CELLPHONES CITED AS POSSIBLE FACTOR IN LOSS OF BEES

While Cellphones may not cancer... this does sound plausible.
Telegraph, UK -  Britain has seen a 15 per cent decline in its bee population in the last two years Their disappearance has caused alarm throughout Europe and North America where campaigners have blamed agricultural pesticides, climate change and the advent of genetically modified crops for what is now known as 'colony collapse disorder.'

Now researchers from Chandigarh's Punjab University claim they have found the cause which could be the first step in reversing the decline: They have established that radiation from mobile telephones is a key factor in the phenomenon and say that it probably interfering with the bee's navigation senses.

They set up a controlled experiment in Punjab earlier this year comparing the behaviour and productivity of bees in two hives - one fitted with two mobile telephones which were powered on for two fifteen minute sessions per day for three months. The other had dummy models installed.

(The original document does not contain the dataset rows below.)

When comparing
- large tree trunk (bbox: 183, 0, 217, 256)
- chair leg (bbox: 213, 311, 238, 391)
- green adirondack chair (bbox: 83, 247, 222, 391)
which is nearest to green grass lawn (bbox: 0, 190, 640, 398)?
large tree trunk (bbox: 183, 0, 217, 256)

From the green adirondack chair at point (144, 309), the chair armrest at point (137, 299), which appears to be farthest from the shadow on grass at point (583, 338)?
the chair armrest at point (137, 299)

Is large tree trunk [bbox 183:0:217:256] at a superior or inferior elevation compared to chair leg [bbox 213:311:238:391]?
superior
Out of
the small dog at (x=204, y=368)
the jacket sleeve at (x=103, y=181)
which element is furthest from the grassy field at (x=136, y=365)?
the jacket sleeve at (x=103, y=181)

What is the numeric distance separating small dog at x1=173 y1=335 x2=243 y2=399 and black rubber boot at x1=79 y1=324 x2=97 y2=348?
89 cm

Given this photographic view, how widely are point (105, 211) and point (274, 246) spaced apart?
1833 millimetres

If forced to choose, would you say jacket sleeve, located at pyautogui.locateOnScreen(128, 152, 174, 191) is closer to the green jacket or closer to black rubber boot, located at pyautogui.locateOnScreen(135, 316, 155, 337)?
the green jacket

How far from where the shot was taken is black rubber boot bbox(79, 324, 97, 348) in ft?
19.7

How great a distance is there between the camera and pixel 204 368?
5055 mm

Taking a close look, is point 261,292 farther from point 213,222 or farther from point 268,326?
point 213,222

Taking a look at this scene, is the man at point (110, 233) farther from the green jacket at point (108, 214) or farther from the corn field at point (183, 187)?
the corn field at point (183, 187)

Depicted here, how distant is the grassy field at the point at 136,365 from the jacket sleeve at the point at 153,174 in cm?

After three months the researchers recorded a dramatic decline in the size of the hive fitted with the mobile phones, a significant reduction in the number of eggs laid by the queen bee. The bees also stopped producing honey.

The queen bee in the "mobile" hive produced fewer than half of those created by her counterpart in the normal hive.

They also found a dramatic decline in the number of worker bees returning to the hive after collecting pollen. Because of this the amount of nectar produced in the hive also shrank.

Not sure?
Tim Lovett, of the British Beekeepers Association, said that hives have been successful in London where there was high mobile phone use.
"Previous work in this area has indicated this [mobile phone use] is not a real factor," he said. "If new data comes along we will look at it."
He said: "At the moment we think is more likely to be a combination of factors including disease, pesticides and habitat loss."